If `python_generation_mode` is set to `file`, then instead of one `py_binary`
target per module, Gazelle will create one `py_binary` target for each file with
such a line, and the name of the target will match the name of the script.
Note that it's possible for another script to depend on a `py_binary` target and
import from the `py_binary`'s scripts. This can have possible negative effects on
Bazel analysis time and runfiles size compared to depending on a `py_library`
target. The simplest way to avoid these negative effects is to extract library
code into a separate script without a `main` line. Gazelle will then create a
`py_library` target for that library code, and other scripts can depend on that
`py_library` target.
## Developer Notes
Gazelle extensions are written in Go. This gazelle plugin is a hybrid, as it uses Go to execute a
Python interpreter as a subprocess to parse Python source files.
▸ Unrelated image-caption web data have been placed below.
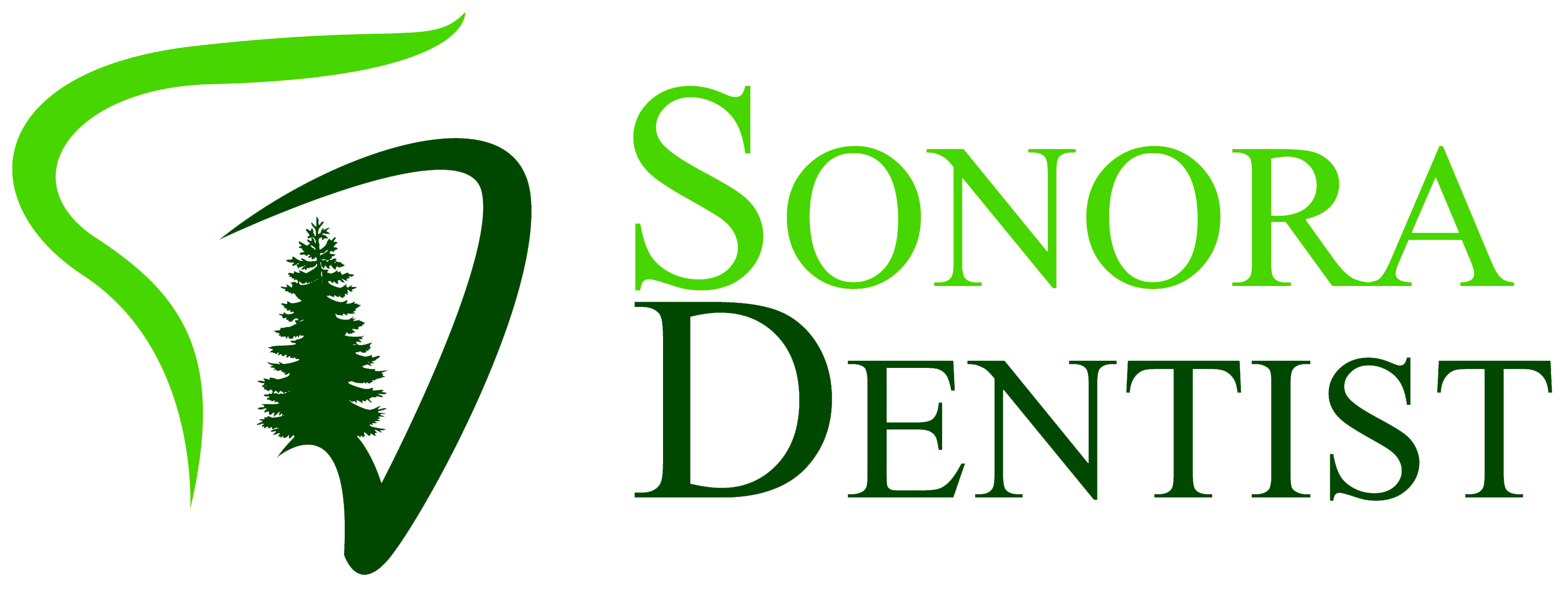 Sonora Dentist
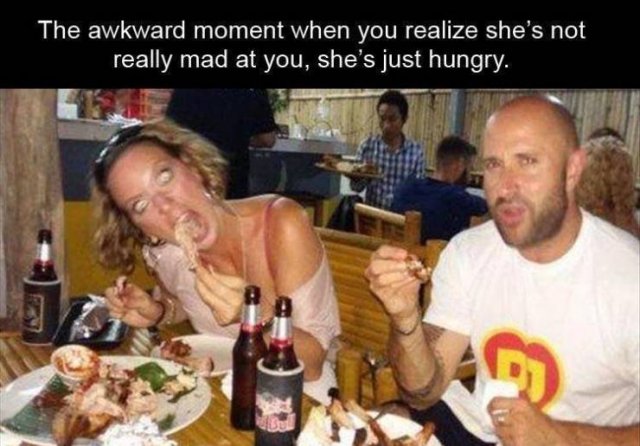 Acid Picdump 1 (55 pics)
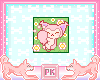 {D} Skitty Kitty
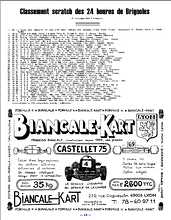  Septembre 1975 page: 18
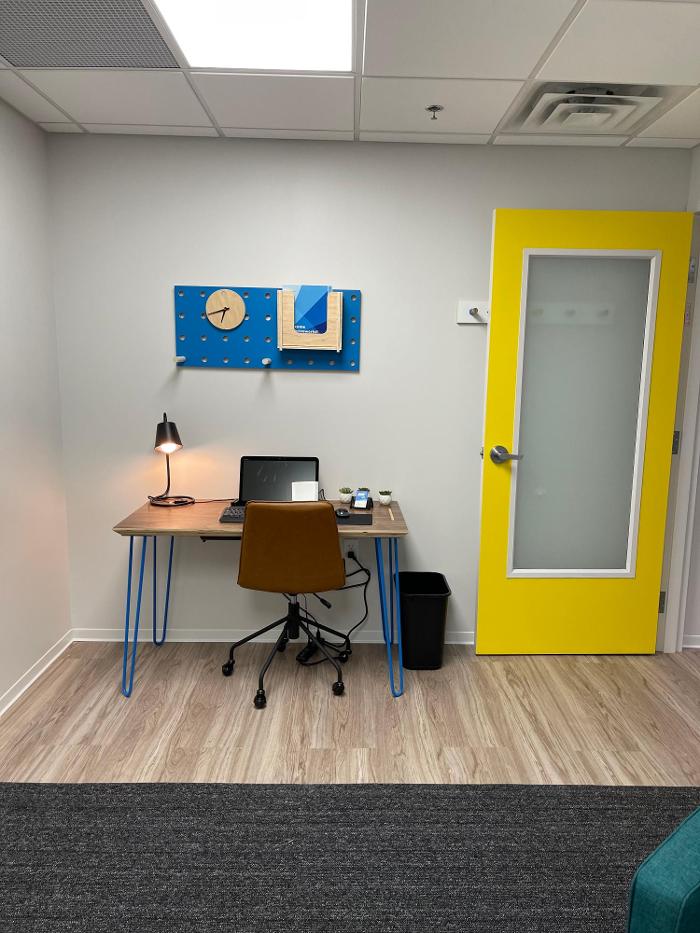 Thriveworks Counseling & Therapy Lexington - Lexington, KY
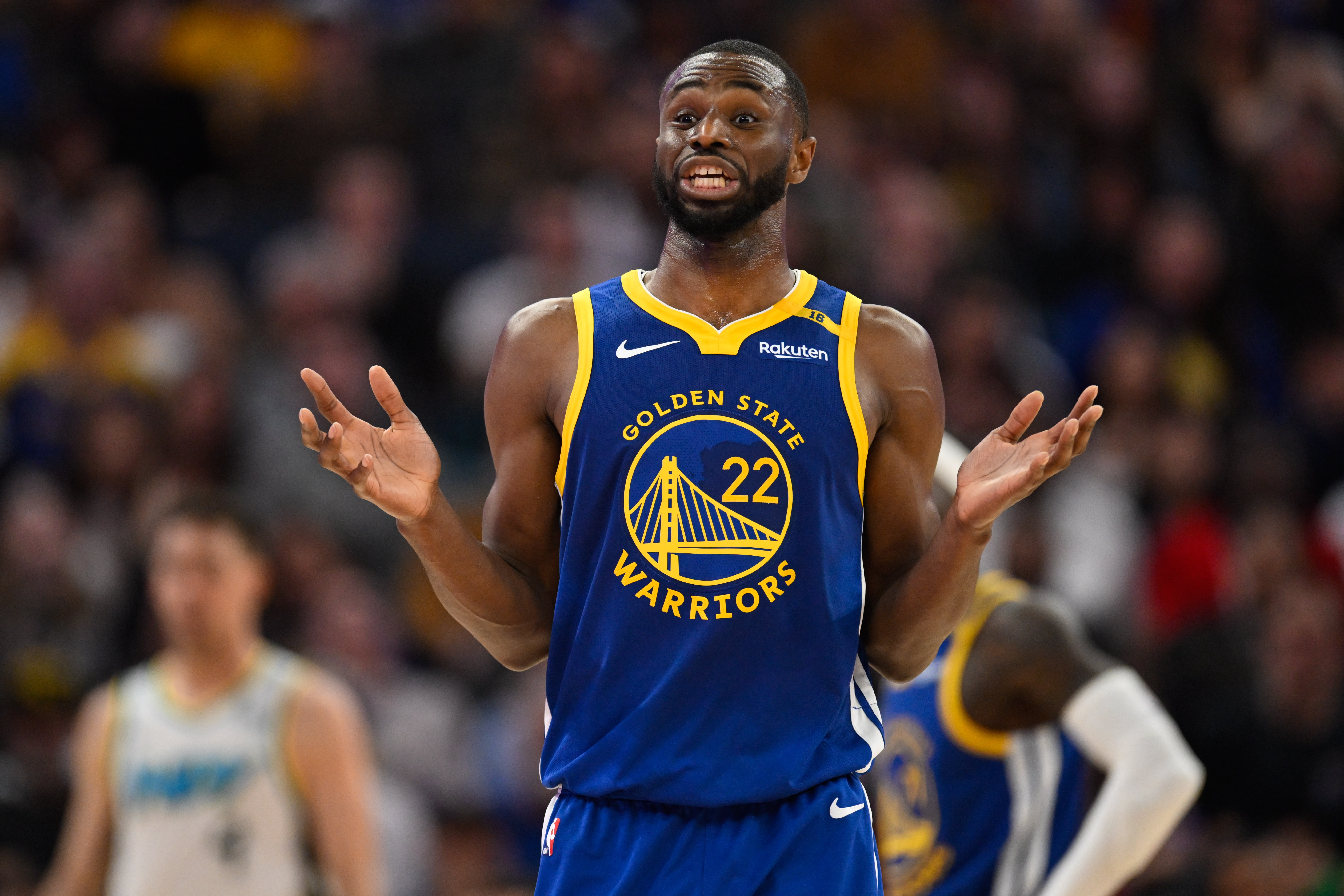 关于NBA球队在训练中精益求精，迎接比赛挑战的信息
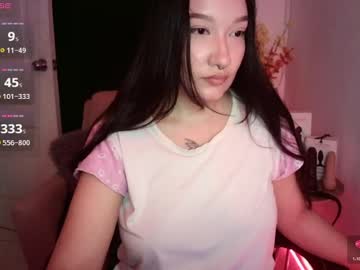 thiara_dor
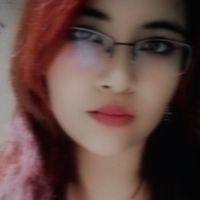 cali_13274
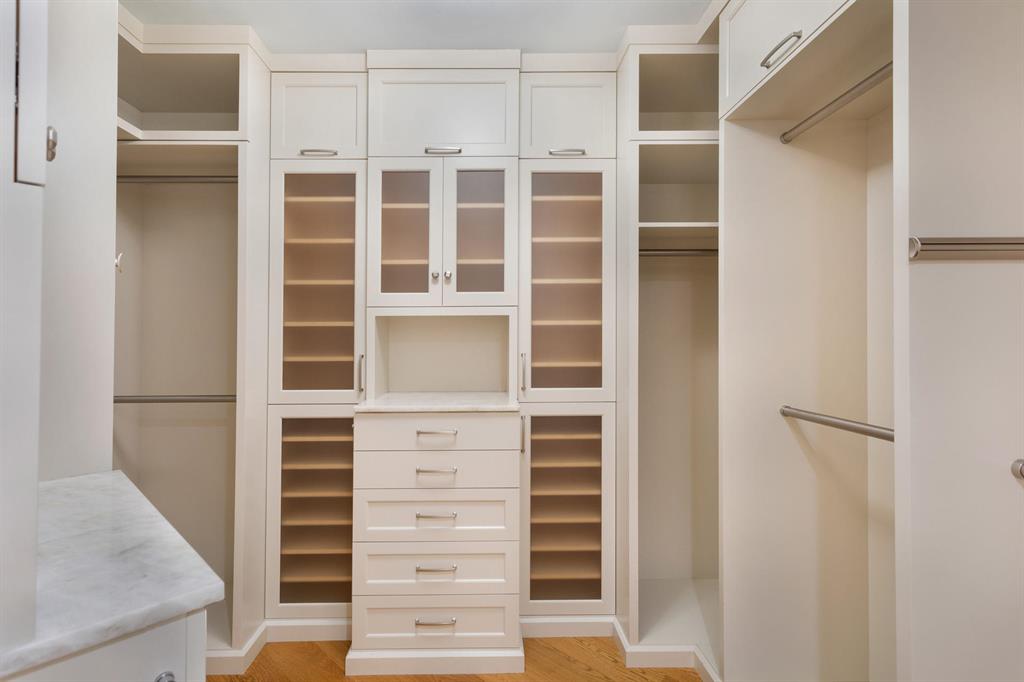 CASA ENCANTADA CONDO - Residential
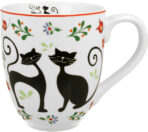 skodelice darila dekoracije igrace 2620101318358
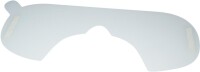 GVS Visierfolie Elipse Integra, SPM520,  gallery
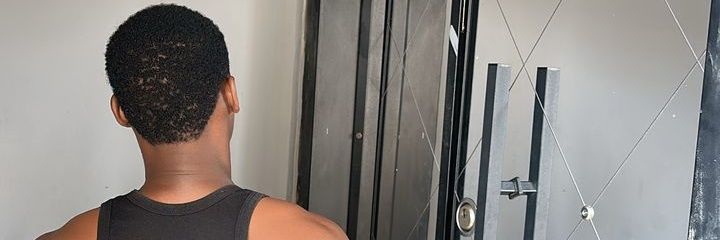 Officialthev's profile banner image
See the gazelle documentation https://github.com/bazelbuild/bazel-gazelle/blob/master/extend.md
for more information on extending Gazelle.
If you add new Go dependencies to the plugin source code, you need to "tidy" the go.mod file.
After changing that file, run `go mod tidy` or `bazel run @go_sdk//:bin/go -- mod tidy`
to update the go.mod and go.sum files. Then run `bazel run //:update_go_deps` to have gazelle
add the new dependenies to the deps.bzl file. The deps.bzl file is used as defined in our /WORKSPACE
to include the external repos Bazel loads Go dependencies from.
Then after editing Go code, run `bazel run //:gazelle` to generate/update the rules in the
BUILD.bazel files in our repo.